DATA EXTRACT |

--

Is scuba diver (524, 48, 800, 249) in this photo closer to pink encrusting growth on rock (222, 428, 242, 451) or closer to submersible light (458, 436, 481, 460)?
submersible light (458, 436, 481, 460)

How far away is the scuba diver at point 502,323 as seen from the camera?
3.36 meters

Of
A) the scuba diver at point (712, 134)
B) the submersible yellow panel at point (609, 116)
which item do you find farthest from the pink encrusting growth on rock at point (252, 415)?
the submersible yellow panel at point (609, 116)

--

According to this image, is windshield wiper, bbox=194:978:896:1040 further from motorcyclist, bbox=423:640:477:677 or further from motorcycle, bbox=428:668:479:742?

--

THE REQUEST |
Lay out the data from the line containing "Is scuba diver" through the line containing "3.36 meters", both included, as a Markdown table with the columns Row and Line. Leave out blank lines.

FULL SOLUTION |
| Row | Line |
|---|---|
| 1 | Is scuba diver (524, 48, 800, 249) in this photo closer to pink encrusting growth on rock (222, 428, 242, 451) or closer to submersible light (458, 436, 481, 460)? |
| 2 | submersible light (458, 436, 481, 460) |
| 3 | How far away is the scuba diver at point 502,323 as seen from the camera? |
| 4 | 3.36 meters |